This is the title of an OBA panel discussion I participated in today with Christopher Du Vernet, counsel to Sandra Jones in the 2012 case that created our intrusion upon seclusion tort. These are my speaking notes.
On November 23rd, the British Columbia Supreme Court issued a judgment striking out a privacy breach claim brought by an incumbent union against another union engaged in a so-called membership raid.
The incumbent (the HEU) argued that the raiding union (the BCNU) breached the British Columbia Privacy Act and the British Columbia Personal Information Protection Act by misusing personal information collected from its members in executing a “high pressure campaign.” The BCNU moved to strike the claim. It argued (1) the HEU had no standing to sue on behalf of its members (whether named or not); and (2) PIPA does not support a civil cause of action.
The Court agreed with both arguments. It concluded that both the Privacy Act and PIPA grant an individual right of privacy that cannot be asserted by a union on behalf of its members: “This is a radical defect; the plaintiffs have no entitlement to bring an action based on a violation of another person’s privacy.” On whether PIPA supports a civil cause of action, it said:
PIPA provides an adequate administrative scheme.
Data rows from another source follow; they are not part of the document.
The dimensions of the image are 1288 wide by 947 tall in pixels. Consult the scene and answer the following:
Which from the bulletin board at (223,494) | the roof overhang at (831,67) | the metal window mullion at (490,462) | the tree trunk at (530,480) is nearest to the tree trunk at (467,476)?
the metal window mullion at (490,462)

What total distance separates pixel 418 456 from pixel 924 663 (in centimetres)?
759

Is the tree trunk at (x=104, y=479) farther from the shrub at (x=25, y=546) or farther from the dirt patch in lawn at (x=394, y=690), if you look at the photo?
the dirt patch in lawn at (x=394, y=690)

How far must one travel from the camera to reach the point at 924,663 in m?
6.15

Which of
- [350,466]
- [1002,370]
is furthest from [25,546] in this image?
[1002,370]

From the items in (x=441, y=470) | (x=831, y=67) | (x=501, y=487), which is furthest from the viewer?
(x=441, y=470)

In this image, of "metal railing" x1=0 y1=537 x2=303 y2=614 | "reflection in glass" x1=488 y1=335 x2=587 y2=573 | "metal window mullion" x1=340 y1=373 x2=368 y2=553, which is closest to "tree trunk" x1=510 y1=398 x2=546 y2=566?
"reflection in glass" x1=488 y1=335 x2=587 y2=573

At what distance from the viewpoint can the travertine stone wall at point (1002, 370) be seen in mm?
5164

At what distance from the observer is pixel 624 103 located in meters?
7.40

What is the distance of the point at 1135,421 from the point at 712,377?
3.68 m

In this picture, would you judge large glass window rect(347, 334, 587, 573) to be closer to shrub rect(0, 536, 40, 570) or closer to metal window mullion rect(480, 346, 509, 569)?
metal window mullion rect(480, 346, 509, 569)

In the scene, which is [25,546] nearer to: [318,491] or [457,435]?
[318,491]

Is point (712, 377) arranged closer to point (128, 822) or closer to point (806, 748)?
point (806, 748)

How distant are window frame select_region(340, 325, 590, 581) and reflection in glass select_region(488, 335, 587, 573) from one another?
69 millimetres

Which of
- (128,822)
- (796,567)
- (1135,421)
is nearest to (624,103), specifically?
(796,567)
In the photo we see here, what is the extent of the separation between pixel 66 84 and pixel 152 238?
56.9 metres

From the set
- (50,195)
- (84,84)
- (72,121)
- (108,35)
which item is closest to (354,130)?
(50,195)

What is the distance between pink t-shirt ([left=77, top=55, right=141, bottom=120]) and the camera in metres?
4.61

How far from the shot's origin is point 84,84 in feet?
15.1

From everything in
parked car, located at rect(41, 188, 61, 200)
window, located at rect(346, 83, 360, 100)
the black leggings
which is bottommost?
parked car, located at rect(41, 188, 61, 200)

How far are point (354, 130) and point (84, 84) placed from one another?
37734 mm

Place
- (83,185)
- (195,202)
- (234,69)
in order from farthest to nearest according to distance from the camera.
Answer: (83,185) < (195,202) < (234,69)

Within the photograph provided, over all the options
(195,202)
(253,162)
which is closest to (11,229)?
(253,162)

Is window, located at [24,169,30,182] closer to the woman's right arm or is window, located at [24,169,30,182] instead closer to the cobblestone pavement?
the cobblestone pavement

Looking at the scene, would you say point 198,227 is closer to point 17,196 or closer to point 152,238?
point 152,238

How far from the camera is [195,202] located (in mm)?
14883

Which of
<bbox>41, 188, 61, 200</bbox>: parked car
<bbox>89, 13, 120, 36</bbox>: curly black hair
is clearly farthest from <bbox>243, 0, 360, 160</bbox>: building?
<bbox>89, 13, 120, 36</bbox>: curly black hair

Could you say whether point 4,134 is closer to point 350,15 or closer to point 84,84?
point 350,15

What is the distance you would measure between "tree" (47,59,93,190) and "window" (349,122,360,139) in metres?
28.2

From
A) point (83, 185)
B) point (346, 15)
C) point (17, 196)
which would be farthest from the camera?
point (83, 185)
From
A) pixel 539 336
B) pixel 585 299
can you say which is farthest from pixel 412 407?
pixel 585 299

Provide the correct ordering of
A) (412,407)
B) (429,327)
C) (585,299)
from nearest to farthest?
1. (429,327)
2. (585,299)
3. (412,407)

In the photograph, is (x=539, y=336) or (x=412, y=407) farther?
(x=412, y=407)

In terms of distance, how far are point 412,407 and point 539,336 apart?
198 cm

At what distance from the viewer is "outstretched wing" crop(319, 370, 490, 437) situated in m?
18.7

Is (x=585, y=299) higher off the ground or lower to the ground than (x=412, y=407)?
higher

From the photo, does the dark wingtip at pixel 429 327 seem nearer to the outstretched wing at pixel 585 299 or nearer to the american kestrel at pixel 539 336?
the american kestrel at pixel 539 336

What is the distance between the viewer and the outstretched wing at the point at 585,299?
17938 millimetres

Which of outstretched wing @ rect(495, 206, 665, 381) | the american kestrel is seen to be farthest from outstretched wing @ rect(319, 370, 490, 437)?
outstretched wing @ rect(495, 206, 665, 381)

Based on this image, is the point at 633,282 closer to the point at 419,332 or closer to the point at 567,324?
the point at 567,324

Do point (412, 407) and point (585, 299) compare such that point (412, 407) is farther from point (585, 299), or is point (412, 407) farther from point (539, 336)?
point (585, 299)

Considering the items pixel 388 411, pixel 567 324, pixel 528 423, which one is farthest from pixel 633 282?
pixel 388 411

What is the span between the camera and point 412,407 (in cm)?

I find support for this in the provisions of PIPA generally and specifically in s. 57. Section 57 clearly shows that the Legislature considered the issue of civil claims; it only included a right for an individual to advance a claim against an organization for damages after the commissioner has made an order. This has not occurred here.
The Court also struck claims based on fraudulent misrepresentation and deceit, leaving the HEU action to proceed on the basis of interference with contractual and economic relations.